In the official note of the meeting, which was headed "Liquidity and how to provide a 'war chest'", Grimes is quoted as saying that: "Strong view at CBFSAI [Central Bank and Financial Services Authority of Ireland] board on 21/9 that liquidity pool of authorities needs to be bigger and we need to look again at this -- Anglo already requesting seven billion facilities, and want to activate a swap with CB [Central Bank], who will not do so unless absolutely necessary."
This was followed two days later by a meeting between the Anglo boss David Drumm, Anglo's finance director Willie McAteer and the then Financial Regulator Paddy Neary. According to Anglo's record of the meeting, McAteer told Neary that the bank would be "managing" its balance sheet in the run-up to its September 3 year end; to which, according to the Anglo record, Neary replied: "Fair play to you, Willie." Anglo's version of events has been strongly disputed by the Financial Regulator's office.
What isn't in dispute is that on five separate occasions between September 26 and September 28, 2008, IL&P's Irish Life Assurance subsidiary advanced a total of €3.35bn to Anglo and that, on September 30, 2008, after the Government had unconditionally guaranteed the deposits of the Irish-owned banks, IL&P advanced a further €4bn, to bring the total to €7.35bn. By getting IL&P to route the money through ILA, Anglo was able to dress up these advances as customer rather than inter-bank deposits.
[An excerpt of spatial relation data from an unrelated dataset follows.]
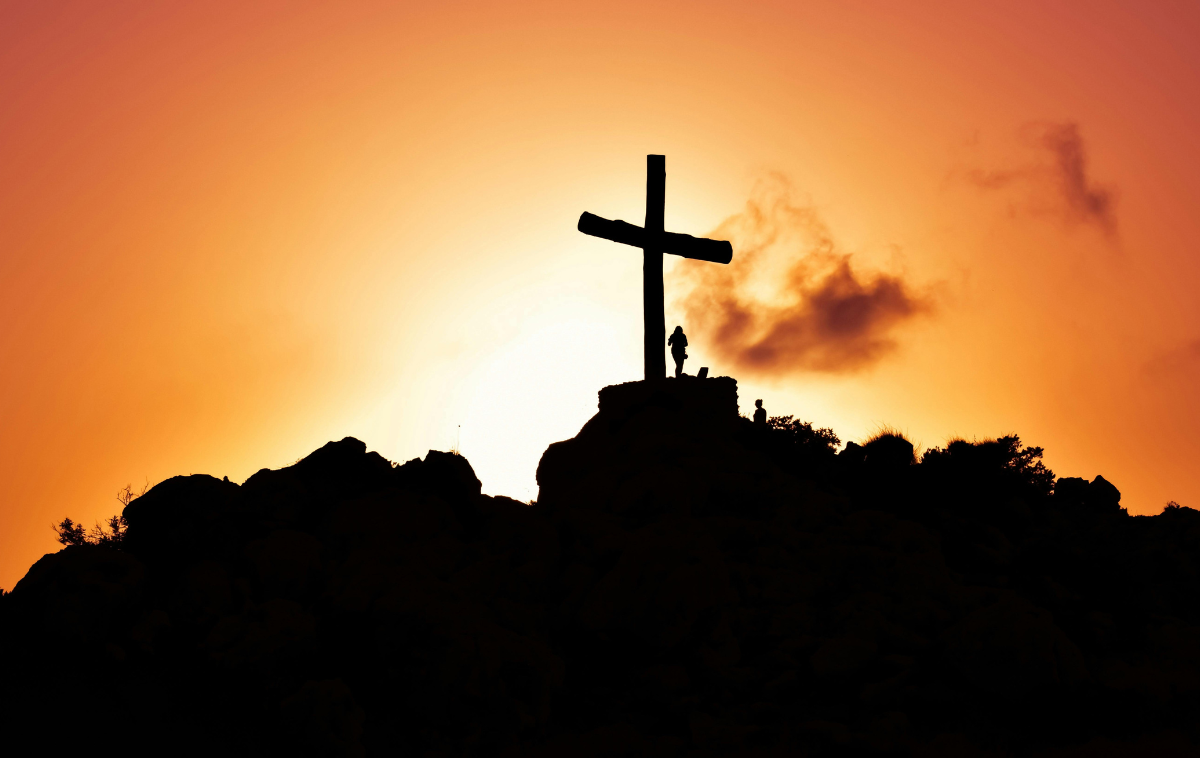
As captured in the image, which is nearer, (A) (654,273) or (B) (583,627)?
(B) (583,627)

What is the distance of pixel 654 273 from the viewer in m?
20.0

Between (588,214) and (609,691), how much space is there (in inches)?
440

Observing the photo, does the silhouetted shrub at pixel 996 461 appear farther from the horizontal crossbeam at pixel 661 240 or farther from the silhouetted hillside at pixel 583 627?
the horizontal crossbeam at pixel 661 240

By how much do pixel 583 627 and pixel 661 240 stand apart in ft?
34.6

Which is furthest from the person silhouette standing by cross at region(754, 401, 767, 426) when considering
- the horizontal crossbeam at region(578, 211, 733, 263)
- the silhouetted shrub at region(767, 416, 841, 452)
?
the horizontal crossbeam at region(578, 211, 733, 263)

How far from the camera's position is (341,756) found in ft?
31.3

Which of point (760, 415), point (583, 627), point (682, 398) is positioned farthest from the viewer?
point (760, 415)

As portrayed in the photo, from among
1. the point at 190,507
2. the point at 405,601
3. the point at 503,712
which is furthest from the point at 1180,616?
the point at 190,507

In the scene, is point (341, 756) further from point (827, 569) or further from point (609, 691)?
point (827, 569)

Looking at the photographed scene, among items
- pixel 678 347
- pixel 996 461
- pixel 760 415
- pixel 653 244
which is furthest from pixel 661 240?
pixel 996 461

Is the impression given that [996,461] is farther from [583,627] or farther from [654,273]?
[583,627]

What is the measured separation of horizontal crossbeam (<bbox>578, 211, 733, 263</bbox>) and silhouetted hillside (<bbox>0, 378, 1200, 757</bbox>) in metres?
5.73

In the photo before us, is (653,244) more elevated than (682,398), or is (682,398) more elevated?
(653,244)

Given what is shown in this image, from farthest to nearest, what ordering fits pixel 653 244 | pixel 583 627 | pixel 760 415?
pixel 760 415 → pixel 653 244 → pixel 583 627
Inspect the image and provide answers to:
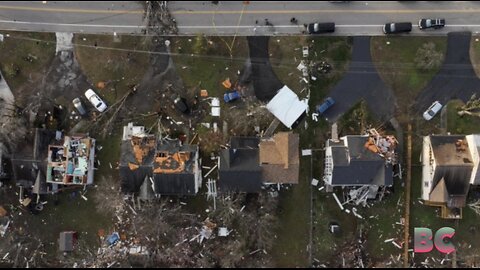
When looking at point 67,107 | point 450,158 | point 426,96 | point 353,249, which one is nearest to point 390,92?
point 426,96

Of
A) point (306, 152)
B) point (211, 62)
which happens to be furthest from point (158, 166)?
point (306, 152)

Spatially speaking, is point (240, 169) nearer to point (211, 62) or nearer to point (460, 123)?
point (211, 62)

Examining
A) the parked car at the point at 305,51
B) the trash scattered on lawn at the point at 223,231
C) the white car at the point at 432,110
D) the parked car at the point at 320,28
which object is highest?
the parked car at the point at 320,28

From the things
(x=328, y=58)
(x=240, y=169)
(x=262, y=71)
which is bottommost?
(x=240, y=169)

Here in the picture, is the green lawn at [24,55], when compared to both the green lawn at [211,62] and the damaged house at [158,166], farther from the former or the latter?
the green lawn at [211,62]

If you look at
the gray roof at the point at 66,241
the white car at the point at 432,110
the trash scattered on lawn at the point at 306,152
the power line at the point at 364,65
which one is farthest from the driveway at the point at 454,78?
the gray roof at the point at 66,241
This had the effect of making Anglo's balance sheet look much stronger than it really was.
While the documents published last week don't definitively prove the existence of the green jersey agenda, they certainly provide circumstantial evidence to support such a contention.
Was there in fact a green jersey agenda?
Both the PAC and the Commission of Investigation into the banking sector need to provide convincing answers to this question.